Com’è ovvio, tante sono le soluzioni. Quella mia nasce – com’è avvenuto per un’altra opera catanese realizzata nel ’95 – ’98, da una semplice azione compositiva di tipo pittoresco-pittorico, al modo dei quadri di Lorrain, ove tutto si risolve nella luce delle prime sei ore del giorno; poi il piccolo lacerto architettonico perde gradatamente consistenza e il suo pellame di pomici rosse si acqueta: solo la luna può svelarne vaghe linee.
L’ho definito piccolo lacerto architettonico: con una facciata di venti metri, alta nove, profonda otto, altro non è che un muro che recinge sui tre lati sud, est, nord, gli impianti di pompaggio, privo di copertura per esigenze d’intervento tecnico anche dall’alto, privo del quarto lato, il posteriore, perché sostituito dalla scarpata della Timpa. L’opera è in cemento armato con un piede di fondazione non superiore a un metro. L’esterno è però una spessa controparete di pomici rosse. Altro materiale di contrappunto cromatico è il cappellaccio lavico, variante tra il nero e il marron, mentre i larghi gradini sul fronte principale e di collegamento con la spiaggetta, la pavimentazione dello slargo, il bologninato della rampa sul fronte nord, sono in basolato lavico. Il fronte principale, a est, presenta tre fornici: i due laterali, contornati di conci impostati su un alto zoccolo, sono ciechi; quello centrale, distanziato dai laterali dallo zoccolo su cui poggiano due semicolonne binate per lato, con fusti in pomice rossa, e basamenti e capitelli corinzi in pietra bianca, è un nicchione che accoglie due fontanine poste ai due lati da cui sgorga perennemente acqua della sorgente. Esse sono un doveroso tributo all’ambiente di Testa dell’acqua che viene, per esigenze umane, privato di una notevole vena d’acqua dolce.
A sud si ha un fronte, rivolto verso la spiaggetta, chiamato nel progetto Buontalenti in onore del grande Bernardo, caratterizzato da una grande finestra circolare cieca: materiali impiegati, la pomice rossa e il cappellaccio; a nord, una parete con un balconcino cieco a stipiti in pietra bianca, alcuni elementi affioranti dalle pomici (una finestrella cieca a oblò e un arco di mattoni), una grande apertura con stipiti in pietra bianca (nel rendering provvisoriamente otturata) necessaria per l’ingresso di mezzi a ridosso degli impianti; questo fronte viene trattato come una immaginaria superfetazione avente però risultati di equilibrio compositivo.

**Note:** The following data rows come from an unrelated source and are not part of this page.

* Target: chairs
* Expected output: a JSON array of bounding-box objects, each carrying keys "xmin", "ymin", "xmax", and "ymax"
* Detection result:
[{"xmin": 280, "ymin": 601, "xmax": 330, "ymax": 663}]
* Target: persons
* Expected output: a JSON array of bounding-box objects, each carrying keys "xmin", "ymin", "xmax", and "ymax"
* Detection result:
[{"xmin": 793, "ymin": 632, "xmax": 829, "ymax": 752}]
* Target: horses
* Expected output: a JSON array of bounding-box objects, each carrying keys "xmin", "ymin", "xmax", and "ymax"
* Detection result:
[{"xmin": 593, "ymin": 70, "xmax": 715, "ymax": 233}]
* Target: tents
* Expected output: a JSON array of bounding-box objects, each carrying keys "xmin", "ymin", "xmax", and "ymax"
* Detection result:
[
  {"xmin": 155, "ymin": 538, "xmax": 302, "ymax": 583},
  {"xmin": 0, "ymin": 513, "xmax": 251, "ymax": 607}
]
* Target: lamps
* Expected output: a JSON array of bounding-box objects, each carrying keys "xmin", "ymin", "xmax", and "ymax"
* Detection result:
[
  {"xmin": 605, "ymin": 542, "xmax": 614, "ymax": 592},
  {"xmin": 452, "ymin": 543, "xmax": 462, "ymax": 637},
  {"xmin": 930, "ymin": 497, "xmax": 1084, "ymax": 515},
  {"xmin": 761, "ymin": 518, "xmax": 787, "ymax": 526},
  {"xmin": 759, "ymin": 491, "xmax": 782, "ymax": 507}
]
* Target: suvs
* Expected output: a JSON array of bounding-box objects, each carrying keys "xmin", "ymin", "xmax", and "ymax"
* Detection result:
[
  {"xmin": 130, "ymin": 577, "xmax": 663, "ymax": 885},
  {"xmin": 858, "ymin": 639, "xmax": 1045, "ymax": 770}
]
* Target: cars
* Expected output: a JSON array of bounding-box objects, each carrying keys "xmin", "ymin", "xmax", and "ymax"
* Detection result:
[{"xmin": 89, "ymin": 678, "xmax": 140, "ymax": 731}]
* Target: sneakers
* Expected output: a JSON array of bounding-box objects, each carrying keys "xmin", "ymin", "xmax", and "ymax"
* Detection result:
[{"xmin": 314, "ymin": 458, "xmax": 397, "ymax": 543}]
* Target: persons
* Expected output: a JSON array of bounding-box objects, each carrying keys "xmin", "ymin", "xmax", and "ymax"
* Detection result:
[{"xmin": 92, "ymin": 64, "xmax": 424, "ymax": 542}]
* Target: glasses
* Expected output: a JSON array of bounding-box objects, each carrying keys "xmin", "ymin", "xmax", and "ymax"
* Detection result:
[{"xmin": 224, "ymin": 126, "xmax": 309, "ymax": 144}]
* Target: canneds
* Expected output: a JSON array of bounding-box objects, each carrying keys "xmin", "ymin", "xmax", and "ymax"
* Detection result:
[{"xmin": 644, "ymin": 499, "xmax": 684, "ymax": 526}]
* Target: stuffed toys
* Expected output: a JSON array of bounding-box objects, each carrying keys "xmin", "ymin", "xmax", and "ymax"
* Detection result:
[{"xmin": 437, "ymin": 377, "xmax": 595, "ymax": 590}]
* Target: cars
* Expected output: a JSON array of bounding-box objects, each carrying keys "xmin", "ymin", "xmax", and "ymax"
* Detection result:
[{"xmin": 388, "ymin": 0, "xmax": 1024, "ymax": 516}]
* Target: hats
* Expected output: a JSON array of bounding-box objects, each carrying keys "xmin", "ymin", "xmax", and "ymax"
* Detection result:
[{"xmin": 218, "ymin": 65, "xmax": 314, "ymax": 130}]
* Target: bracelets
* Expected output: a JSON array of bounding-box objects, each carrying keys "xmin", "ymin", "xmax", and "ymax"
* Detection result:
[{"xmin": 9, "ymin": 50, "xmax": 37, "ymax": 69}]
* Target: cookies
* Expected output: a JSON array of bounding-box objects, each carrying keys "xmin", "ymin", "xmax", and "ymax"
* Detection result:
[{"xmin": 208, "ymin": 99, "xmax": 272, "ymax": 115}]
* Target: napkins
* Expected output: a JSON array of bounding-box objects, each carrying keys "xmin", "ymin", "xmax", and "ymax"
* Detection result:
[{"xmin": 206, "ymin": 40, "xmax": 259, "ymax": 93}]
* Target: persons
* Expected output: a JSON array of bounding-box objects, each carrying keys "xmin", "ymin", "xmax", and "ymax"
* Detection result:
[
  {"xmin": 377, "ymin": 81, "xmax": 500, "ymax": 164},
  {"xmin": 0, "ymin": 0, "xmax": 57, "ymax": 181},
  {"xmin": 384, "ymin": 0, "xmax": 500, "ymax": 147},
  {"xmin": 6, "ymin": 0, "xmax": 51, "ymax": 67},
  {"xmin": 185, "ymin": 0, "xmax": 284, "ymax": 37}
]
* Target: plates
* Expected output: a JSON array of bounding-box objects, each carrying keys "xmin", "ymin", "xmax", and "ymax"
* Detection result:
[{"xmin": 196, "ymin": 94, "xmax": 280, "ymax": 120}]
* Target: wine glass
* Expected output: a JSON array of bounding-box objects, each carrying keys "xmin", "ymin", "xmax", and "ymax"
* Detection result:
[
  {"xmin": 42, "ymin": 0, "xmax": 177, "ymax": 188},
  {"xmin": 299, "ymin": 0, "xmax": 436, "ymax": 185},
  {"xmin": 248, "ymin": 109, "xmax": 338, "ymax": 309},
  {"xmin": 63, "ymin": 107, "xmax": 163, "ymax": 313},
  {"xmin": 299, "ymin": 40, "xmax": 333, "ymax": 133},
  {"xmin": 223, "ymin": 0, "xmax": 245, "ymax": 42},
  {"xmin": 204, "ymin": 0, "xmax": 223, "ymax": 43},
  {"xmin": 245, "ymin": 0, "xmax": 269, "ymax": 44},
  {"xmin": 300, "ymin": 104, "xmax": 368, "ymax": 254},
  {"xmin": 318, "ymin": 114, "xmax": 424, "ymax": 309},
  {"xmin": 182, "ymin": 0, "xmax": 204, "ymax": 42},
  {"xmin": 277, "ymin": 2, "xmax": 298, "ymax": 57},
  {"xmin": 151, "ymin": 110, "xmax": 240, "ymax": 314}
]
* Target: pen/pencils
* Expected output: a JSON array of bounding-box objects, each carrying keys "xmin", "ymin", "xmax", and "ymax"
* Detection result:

La rampa di accesso alla grande apertura ridisegna l’attuale viottolo abbozzato che serve, non adeguatamente, per accedere agli impianti.

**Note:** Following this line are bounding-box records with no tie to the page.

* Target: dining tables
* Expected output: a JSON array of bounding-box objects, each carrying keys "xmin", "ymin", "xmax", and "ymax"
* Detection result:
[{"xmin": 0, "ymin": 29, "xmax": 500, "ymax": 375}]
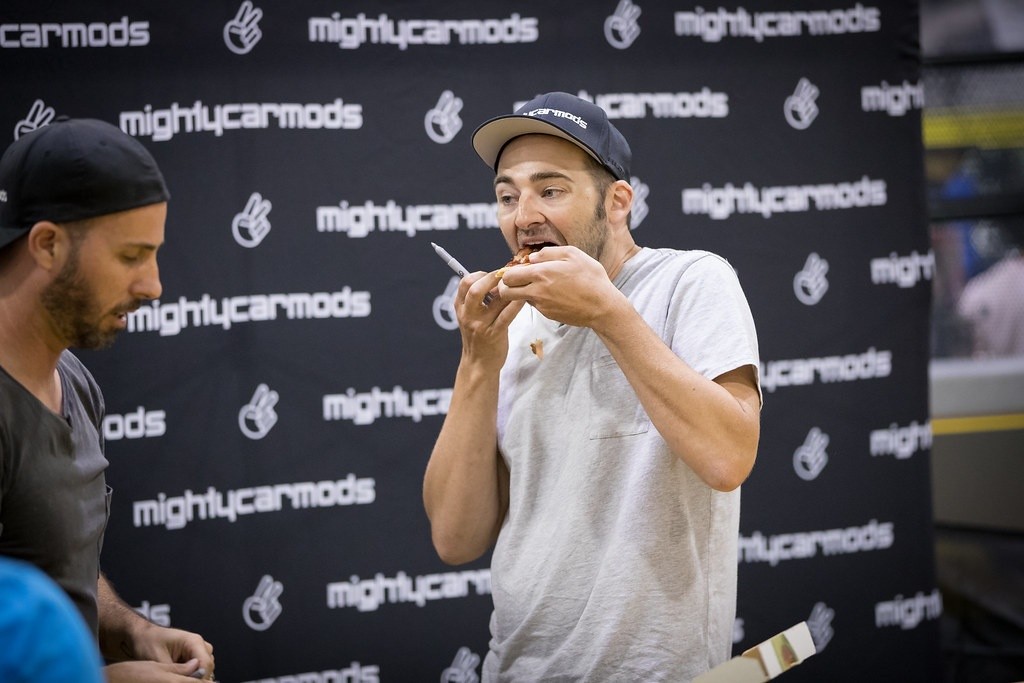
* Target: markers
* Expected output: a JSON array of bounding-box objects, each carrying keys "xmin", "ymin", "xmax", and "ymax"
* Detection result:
[{"xmin": 430, "ymin": 241, "xmax": 495, "ymax": 304}]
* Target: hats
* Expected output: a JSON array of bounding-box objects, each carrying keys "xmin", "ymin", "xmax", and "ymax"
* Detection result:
[
  {"xmin": 0, "ymin": 117, "xmax": 170, "ymax": 246},
  {"xmin": 474, "ymin": 92, "xmax": 631, "ymax": 185}
]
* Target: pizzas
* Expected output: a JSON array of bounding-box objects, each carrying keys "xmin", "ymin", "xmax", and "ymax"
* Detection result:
[{"xmin": 495, "ymin": 247, "xmax": 538, "ymax": 278}]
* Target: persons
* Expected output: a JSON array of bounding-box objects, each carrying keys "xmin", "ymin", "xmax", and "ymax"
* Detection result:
[
  {"xmin": 0, "ymin": 117, "xmax": 214, "ymax": 683},
  {"xmin": 423, "ymin": 93, "xmax": 763, "ymax": 683}
]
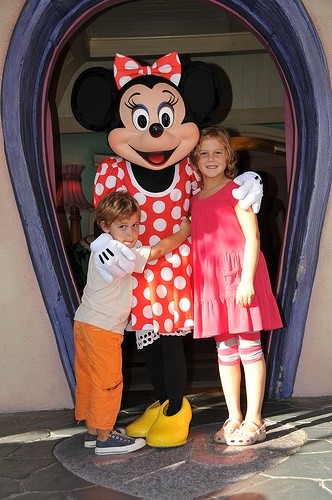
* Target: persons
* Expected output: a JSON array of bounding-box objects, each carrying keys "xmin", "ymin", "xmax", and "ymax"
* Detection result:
[
  {"xmin": 74, "ymin": 190, "xmax": 192, "ymax": 455},
  {"xmin": 188, "ymin": 124, "xmax": 284, "ymax": 446}
]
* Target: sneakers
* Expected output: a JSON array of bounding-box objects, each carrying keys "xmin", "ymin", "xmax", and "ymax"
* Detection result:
[{"xmin": 83, "ymin": 427, "xmax": 148, "ymax": 457}]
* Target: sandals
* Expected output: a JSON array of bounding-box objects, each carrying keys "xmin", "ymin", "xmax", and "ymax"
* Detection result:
[{"xmin": 213, "ymin": 417, "xmax": 268, "ymax": 447}]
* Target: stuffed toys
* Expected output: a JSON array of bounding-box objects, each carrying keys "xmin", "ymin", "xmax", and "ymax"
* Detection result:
[{"xmin": 70, "ymin": 51, "xmax": 263, "ymax": 448}]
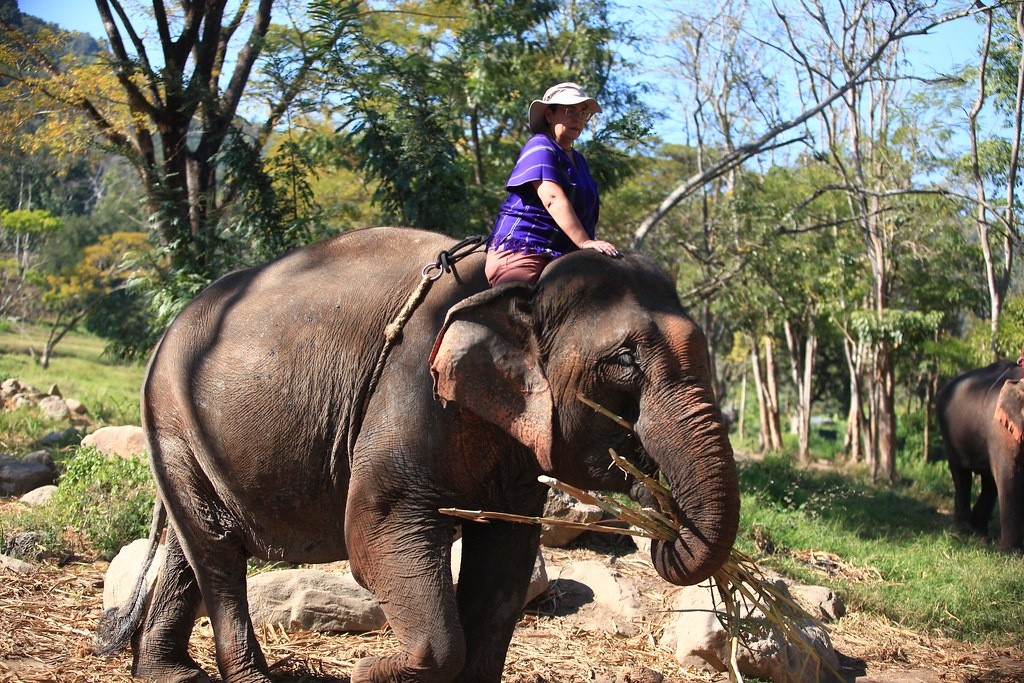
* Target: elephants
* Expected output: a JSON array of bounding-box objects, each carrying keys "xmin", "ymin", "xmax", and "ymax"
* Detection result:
[
  {"xmin": 92, "ymin": 224, "xmax": 744, "ymax": 683},
  {"xmin": 936, "ymin": 359, "xmax": 1024, "ymax": 559}
]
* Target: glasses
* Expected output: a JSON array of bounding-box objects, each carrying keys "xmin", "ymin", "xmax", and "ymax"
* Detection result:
[{"xmin": 565, "ymin": 108, "xmax": 591, "ymax": 121}]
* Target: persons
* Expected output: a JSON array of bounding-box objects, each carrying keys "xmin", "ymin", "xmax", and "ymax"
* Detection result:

Le pomici rosse, principale materiale e sfondo generale del progetto, oltre che fornire stupende variazioni cromatiche, nel definire le modanature (ad es., i fusti delle semicolonne) non verranno perfettamente levigate pur rispettando i rapporti aurei della composizione: ciò conferirà un ulteriore aspetto pittoresco per stringere un’immediata complicità con la natura. Lo stesso dicasi per le parti trattate col cappellaccio. Solo i pochi elementi in pietra bianca avranno superfici portate a un normale grado di definizione.
Anche se nel rendering e nei disegni fondamentali i volumi appaiono delineati con rette e curve, gli spigoli dell’edificio su tutti i fronti , il tessuto stesso delle murature, assumeranno la scabrosità delle pomici; i contorni sommitali saranno particolarmente irregolari pur mantenendo sommariamente l’allineamento orizzontale.

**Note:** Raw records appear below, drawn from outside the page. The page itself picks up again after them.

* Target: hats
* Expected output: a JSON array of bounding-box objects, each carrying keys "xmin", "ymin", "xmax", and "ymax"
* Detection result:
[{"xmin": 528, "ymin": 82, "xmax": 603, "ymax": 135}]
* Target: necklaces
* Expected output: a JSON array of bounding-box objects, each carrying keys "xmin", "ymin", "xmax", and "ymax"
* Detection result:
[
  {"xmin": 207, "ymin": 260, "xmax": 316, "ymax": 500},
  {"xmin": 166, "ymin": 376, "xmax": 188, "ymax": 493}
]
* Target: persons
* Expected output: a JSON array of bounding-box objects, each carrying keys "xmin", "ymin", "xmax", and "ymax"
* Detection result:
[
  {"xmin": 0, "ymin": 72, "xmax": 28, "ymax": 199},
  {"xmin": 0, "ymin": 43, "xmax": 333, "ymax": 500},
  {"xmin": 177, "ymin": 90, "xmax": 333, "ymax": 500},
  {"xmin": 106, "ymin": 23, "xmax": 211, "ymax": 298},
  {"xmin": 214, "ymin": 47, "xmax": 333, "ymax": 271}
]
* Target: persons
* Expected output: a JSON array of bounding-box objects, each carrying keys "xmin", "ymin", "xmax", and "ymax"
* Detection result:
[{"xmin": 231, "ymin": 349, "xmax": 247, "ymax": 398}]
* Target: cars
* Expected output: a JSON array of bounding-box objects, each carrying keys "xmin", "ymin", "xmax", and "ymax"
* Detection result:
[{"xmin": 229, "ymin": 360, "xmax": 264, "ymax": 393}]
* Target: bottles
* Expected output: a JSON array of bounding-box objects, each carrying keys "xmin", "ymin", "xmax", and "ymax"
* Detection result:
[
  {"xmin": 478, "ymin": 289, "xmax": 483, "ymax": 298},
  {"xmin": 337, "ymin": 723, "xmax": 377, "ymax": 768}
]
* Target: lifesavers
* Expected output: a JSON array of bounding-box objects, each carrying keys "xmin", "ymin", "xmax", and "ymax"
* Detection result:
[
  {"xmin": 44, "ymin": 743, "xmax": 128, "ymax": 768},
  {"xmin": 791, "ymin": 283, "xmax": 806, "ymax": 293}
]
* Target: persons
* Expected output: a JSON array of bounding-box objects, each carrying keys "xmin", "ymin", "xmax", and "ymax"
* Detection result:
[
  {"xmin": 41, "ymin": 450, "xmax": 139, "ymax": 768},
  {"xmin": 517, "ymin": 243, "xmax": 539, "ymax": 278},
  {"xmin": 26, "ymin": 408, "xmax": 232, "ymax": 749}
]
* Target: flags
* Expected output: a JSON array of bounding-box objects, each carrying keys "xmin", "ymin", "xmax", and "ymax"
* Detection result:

I larghissimi gradini a est e a sud del manufatto, che si stendono nell’angolo di sudest fino ai ciottoli della spiaggetta, sono concepiti come quasi del tutto in sostituzione della accidentata strettoia attualmente esistente per accedervi: ciò, non solo per rendere più agevole il transito a piedi, ma anche per contribuire all’idea centrale di pittoresco già illustrata.